The copper is a cue for CpxR activation. Assessment of CpxR phosphorylation with or without exposure to oxidant stresses. (A) CpxR and CpxR~P proteoforms were separated by Phos-Tag acrylamide gel after extraction from the bacterial pellet and were revealed by western blot. This result is representative of three independent experiments. (B) Box-and-whisker plots (Tukey) show the percentage of the CpxR~P proteoform/CpxR total in the WT strain. Data are the results from at least three independent experiments. Statistical analysis was performed with GraphPad Prism V10.0.2 using the Mann-Whitney test (*P < 0.01).

Fig 3

The CpxAR system provides a fitness advantage in the flea gut. Bacterial loads immediately after and 13 days after the infectious meal. Experiments were performed with Y. pestis ∆cpxAR mutant and Y. pestis WT Kim6+ or Y. pestis-complemented strain. The data correspond to samples from two independent experiments (white diamond: first experiment, black circles: second experiment). Each symbol indicates the ratio within an individual flea. The horizontal lines indicate the median CFU per flea. Statistical analyses were performed using the Kruskal-Wallis test and a Conover post-hoc test with a Benjamini-Hochberg adjustment for multiple testing.
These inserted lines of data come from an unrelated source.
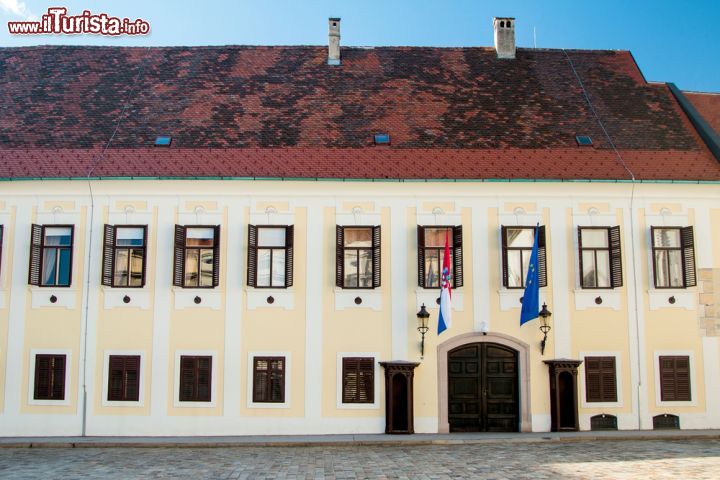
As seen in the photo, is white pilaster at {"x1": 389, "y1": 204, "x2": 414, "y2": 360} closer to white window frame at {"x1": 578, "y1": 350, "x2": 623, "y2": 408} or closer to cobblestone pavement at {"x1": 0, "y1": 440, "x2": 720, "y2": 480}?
cobblestone pavement at {"x1": 0, "y1": 440, "x2": 720, "y2": 480}

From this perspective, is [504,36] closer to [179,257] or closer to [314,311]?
[314,311]

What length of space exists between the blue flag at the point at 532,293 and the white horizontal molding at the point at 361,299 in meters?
4.00

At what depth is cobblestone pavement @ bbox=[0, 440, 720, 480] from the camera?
44.2 ft

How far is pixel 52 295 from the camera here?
20.4 meters

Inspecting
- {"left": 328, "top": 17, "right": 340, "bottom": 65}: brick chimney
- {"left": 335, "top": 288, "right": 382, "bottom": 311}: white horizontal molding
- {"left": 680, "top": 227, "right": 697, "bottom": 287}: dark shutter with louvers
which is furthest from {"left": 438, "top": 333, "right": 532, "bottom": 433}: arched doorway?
{"left": 328, "top": 17, "right": 340, "bottom": 65}: brick chimney

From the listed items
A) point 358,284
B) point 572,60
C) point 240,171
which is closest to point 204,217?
point 240,171

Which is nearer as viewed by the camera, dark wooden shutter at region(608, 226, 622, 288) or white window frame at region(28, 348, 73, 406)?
white window frame at region(28, 348, 73, 406)

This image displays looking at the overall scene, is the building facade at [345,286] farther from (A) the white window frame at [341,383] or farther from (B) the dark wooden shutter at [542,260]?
(B) the dark wooden shutter at [542,260]

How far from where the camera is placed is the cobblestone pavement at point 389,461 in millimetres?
13469

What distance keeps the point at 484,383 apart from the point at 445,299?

Any test with a P value < 0.05 is declared as significant.

Fig 4

Copper-activated CpxAR protects Y. pestis against oxidative stress. (A) In vitro LB co-cultures did not display any bacterial fitness defect of the ΔcpxAR compared with the WT strain. The co-culture growth curve is represented by linked half-black and half-white dots. The number of CFU/mL of the total population and the mutant was determined by enumeration on LB plates and LB plates, respectively, containing trimethoprim at 0, 3, and 8 h of culture. (B) In vitro assessment of the copper pre-exposed Y. pestis survival to 1 h and 3 h of H₂O₂ stress treatment in HPLM and the control conditions (untreated, H₂O₂, or copper). Statistical analysis was performed with GraphPad Prism V10.0.2 using a two-way ANOVA multiple comparison test (*P < 0.05).